Even though he was made out of stone and was alive via magic, he was warm to the touch and loved getting scratched. I rubbed my fingers behind his ears.

He clacked-happy-then dropped me cold for Zayvion, who knelt and gave his head the rubbing of its life.

Stone cooed.

“I see how you are,” I said. I shrugged out of my coat, hung it on the back of the door, and carried my gym bag with me into the bedroom. My answering machine wasn’t blinking-no messages waiting for me, which was a little strange. I had expected something from Stotts, since Detective Love had made a point of telling me he was looking for me.

“Want a shower?” I called back to Zay. I unzipped my bag and dug out my notebook. Tugged the cap of my pen off with my teeth and opened the book to a blank page.

It took me less than thirty seconds to note what had happened today, but I wanted to update it before I spent more time around mega magic users tonight. Magic hadn’t wiped out many of my memories lately. I didn’t know if I was just getting better at setting Disbursements, or if maybe having my dad take up residency in my brain had done something to help with that.

And with all the training I’d been doing, physically and magically, I was getting more and more nervous that magic was just. . I don’t know. . saving up to take a huge chunk of my life away.

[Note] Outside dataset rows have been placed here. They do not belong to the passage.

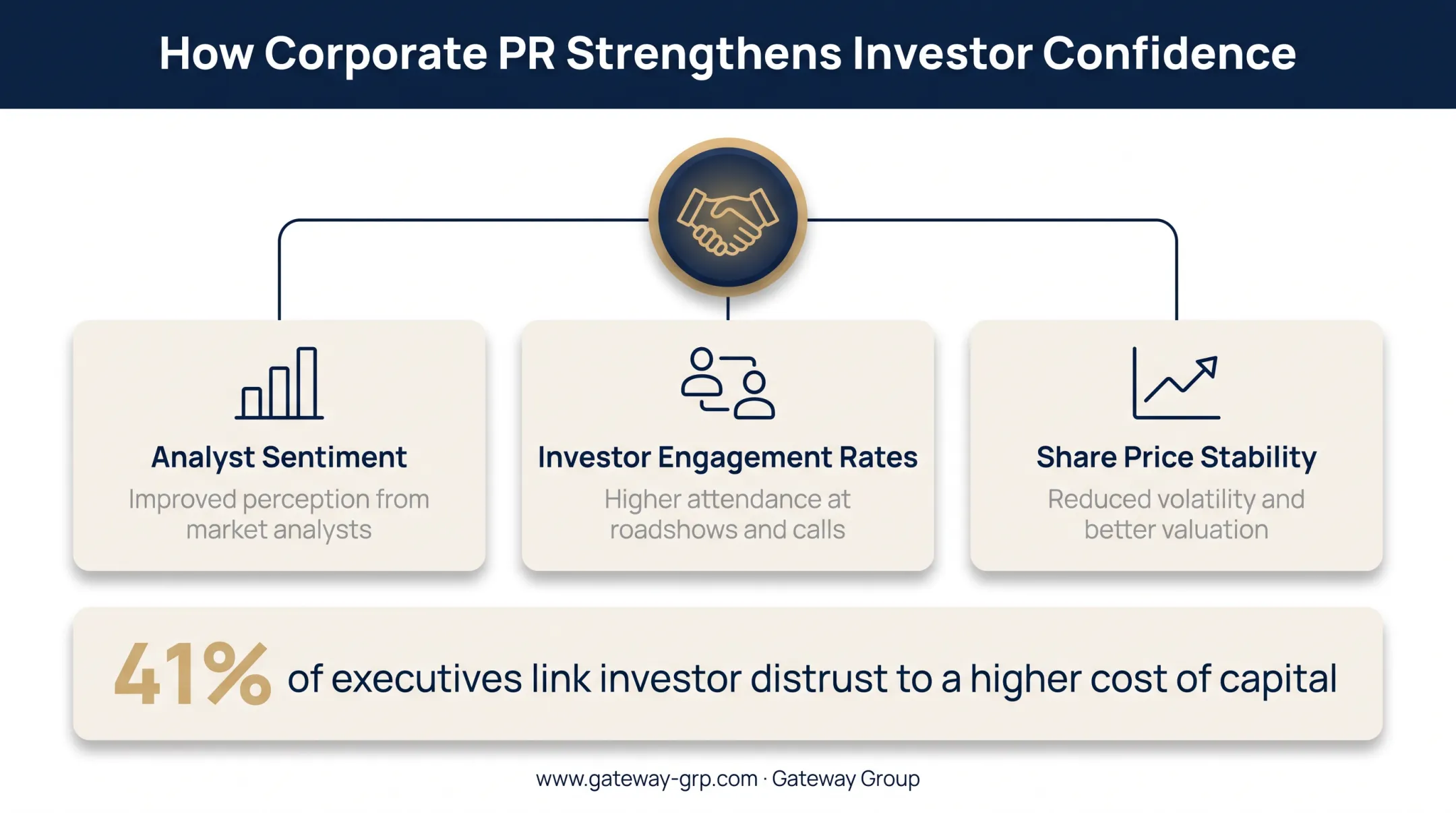 How Corporate PR Strengthens Investor Confidence

Analyst Sentiment
Improved perception from market analysts

Investor Engagement Rates
Higher attendance at roadshows and calls

Share Price Stability
Reduced volatility and better valuation

41% of executives link investor distrust to a higher cost of capital

www.gateway-grp.com · Gateway Group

Maeve said the void stone necklace might help block that price magic extracted from me. Or that my training was helping with the memory loss.

Whatever it was, ever since I’d started training, I’d kept my memories.

Personally, I wondered if it had something to do with being lovers with a Closer. Zayvion was good at taking people’s memories. Maybe he was good at helping them stick around too.

“Ready?” Zay said it softly, but I jumped anyway.